Imagine for a second that you make $50,000/year salary as an employee at a startup. Feeling the entrepreneurial itch, you make the plunge and start a company thinking that one of your first financial goals is to grow the company to the point that you can make $50,000/year in profit. Only, once you achieve $50,000/year in profit, you quickly realize that $50,000 in profit doesn’t equal your previous compensation. As a business owner, to pay a $50,000 salary, you also have to pay employer taxes (roughly 10% or $5,000 in the case of this salary) as well as employee benefits (easily $5,000 per year). Thus, to pay yourself the previous $50,000 salary, it’s really closer to $60,000 in expenses.
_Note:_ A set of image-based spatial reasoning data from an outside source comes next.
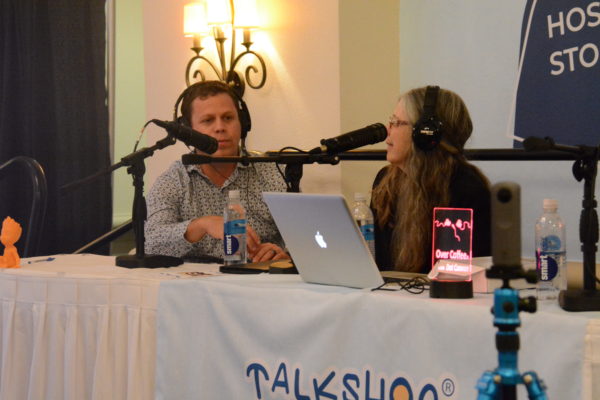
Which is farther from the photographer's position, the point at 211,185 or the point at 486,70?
the point at 486,70

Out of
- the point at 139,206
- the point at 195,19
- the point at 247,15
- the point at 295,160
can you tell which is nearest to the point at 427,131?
the point at 295,160

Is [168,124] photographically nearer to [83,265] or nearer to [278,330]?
[83,265]

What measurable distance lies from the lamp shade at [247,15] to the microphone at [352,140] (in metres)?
1.37

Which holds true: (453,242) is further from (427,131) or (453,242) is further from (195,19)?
(195,19)

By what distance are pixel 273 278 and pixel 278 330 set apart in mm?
228

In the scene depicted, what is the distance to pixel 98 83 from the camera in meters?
4.21

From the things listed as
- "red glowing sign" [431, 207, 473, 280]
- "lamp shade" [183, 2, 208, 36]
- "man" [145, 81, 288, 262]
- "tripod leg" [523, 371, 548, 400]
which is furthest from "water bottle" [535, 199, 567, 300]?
"lamp shade" [183, 2, 208, 36]

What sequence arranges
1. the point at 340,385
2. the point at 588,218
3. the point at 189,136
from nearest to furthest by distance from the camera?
the point at 588,218 → the point at 340,385 → the point at 189,136

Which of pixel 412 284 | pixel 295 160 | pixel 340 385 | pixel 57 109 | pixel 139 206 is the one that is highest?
pixel 57 109

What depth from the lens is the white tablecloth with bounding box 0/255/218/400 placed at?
1835 millimetres

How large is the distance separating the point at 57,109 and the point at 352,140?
8.77 ft

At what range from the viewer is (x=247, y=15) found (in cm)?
310

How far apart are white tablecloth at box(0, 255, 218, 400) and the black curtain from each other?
2101mm

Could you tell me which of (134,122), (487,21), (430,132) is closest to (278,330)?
(430,132)
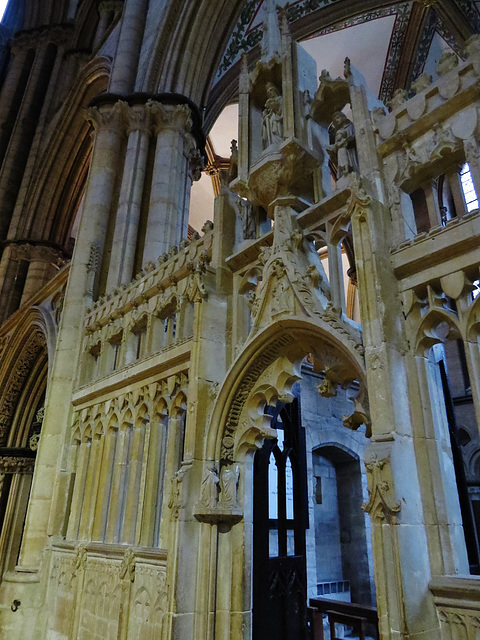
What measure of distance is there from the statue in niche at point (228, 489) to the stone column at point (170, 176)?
3.96m

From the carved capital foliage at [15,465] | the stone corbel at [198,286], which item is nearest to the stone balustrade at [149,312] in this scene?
the stone corbel at [198,286]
All the taxes and extras are distortionary in that many people don’t think through the costs involved.
Yesterday’s post titled Example Founder Dilution Over Multiple Financing Rounds didn’t touch on an important topic: participating preferred stock. Much like the example above with salaries, taxes, and benefits, where it isn’t what it seems at first glance, participating preferred stock is also distortionary. The idea behind participating preferred stock is that at time of sale the investors get some multiple of their money back first, typically 1-3x, and then also get their percentage ownership as well. Also known as a double dip, investors with participating preferred equity really own more of the economic interests of the business than their ownership percentage reflects.
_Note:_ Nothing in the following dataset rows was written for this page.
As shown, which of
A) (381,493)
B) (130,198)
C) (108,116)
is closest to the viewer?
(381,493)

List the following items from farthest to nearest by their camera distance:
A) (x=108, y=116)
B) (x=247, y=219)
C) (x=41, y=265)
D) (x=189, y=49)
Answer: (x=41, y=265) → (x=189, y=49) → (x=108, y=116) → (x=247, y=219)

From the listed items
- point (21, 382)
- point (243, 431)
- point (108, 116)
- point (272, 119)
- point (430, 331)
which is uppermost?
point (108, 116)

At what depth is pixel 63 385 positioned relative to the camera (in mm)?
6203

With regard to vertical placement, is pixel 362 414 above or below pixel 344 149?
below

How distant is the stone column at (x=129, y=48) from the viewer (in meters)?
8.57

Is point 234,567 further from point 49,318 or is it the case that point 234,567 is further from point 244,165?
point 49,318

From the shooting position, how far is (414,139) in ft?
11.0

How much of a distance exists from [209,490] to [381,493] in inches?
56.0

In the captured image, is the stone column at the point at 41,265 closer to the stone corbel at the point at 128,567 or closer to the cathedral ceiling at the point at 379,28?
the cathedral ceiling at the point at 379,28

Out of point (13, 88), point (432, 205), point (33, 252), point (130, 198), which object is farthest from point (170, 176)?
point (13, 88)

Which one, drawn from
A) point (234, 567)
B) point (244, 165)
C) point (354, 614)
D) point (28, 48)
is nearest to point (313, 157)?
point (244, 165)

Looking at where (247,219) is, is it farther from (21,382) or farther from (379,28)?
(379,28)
Here’s a participating preferred stock example:
- Entrepreneur wants to raise $10 million at a $40 million pre-money valuation
- Investors think it’s worth $30 million pre-money, but want to do a deal, so they offer $10 million with a $40 million pre-money, and a 1x participating preferred liquidity preference
- Entrepreneur accepts the deal and is happy for the perceived $40 million pre-money valuation and investors are happy that they now get $10 million plus 20% of the business in the event of a sale
- If the business ultimately sells for $50 million, investors nearly double their money ($10 million as part of the preference and $8 million as part of the 20% of $40 million after the preference is removed)
- If the business sells for $10 million, investors get all $10 million as the preference are stacked in front of the other equity holders
- If the business sells for $510 million, investors get $10 million plus 20% of the remaining $500 million, for a total of $110 million
In the end, it doesn’t matter too much if the business is sold at several times the original valuation, otherwise, participating preferences significantly skew the perceived valuation. When talking valuations, always clarify if there are any participating preferred preferences.
What else? What are some other thoughts on how participating preferred stock can skew valuations?